• _Exercise_
Copy out exactly the lines from the start of the data to the line containing "Adult caucasian woman". Include both.

• _Caption-style text data_
+---+

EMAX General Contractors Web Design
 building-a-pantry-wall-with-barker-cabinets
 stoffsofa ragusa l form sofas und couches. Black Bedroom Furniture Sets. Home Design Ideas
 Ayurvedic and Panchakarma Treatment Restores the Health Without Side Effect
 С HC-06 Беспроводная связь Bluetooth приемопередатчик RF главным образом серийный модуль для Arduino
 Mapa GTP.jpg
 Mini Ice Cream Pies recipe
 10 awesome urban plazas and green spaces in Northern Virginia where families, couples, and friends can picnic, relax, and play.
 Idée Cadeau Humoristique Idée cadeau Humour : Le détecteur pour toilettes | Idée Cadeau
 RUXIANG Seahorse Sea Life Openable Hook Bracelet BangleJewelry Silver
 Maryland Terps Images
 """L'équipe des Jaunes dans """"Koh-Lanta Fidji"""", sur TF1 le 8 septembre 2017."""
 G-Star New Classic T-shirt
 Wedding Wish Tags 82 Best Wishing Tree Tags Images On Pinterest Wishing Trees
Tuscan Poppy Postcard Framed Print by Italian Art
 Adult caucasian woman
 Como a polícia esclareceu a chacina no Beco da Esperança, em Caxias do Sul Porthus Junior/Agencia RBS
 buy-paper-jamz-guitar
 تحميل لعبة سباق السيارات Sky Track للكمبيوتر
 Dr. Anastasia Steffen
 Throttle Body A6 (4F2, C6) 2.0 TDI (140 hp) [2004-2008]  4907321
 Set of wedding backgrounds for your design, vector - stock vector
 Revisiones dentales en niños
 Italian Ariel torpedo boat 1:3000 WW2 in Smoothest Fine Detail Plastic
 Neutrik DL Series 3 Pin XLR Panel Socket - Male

+---+

• _Response to this exercise_
EMAX General Contractors Web Design
 building-a-pantry-wall-with-barker-cabinets
 stoffsofa ragusa l form sofas und couches. Black Bedroom Furniture Sets. Home Design Ideas
 Ayurvedic and Panchakarma Treatment Restores the Health Without Side Effect
 С HC-06 Беспроводная связь Bluetooth приемопередатчик RF главным образом серийный модуль для Arduino
 Mapa GTP.jpg
 Mini Ice Cream Pies recipe
 10 awesome urban plazas and green spaces in Northern Virginia where families, couples, and friends can picnic, relax, and play.
 Idée Cadeau Humoristique Idée cadeau Humour : Le détecteur pour toilettes | Idée Cadeau
 RUXIANG Seahorse Sea Life Openable Hook Bracelet BangleJewelry Silver
 Maryland Terps Images
 """L'équipe des Jaunes dans """"Koh-Lanta Fidji"""", sur TF1 le 8 septembre 2017."""
 G-Star New Classic T-shirt
 Wedding Wish Tags 82 Best Wishing Tree Tags Images On Pinterest Wishing Trees
Tuscan Poppy Postcard Framed Print by Italian Art
 Adult caucasian woman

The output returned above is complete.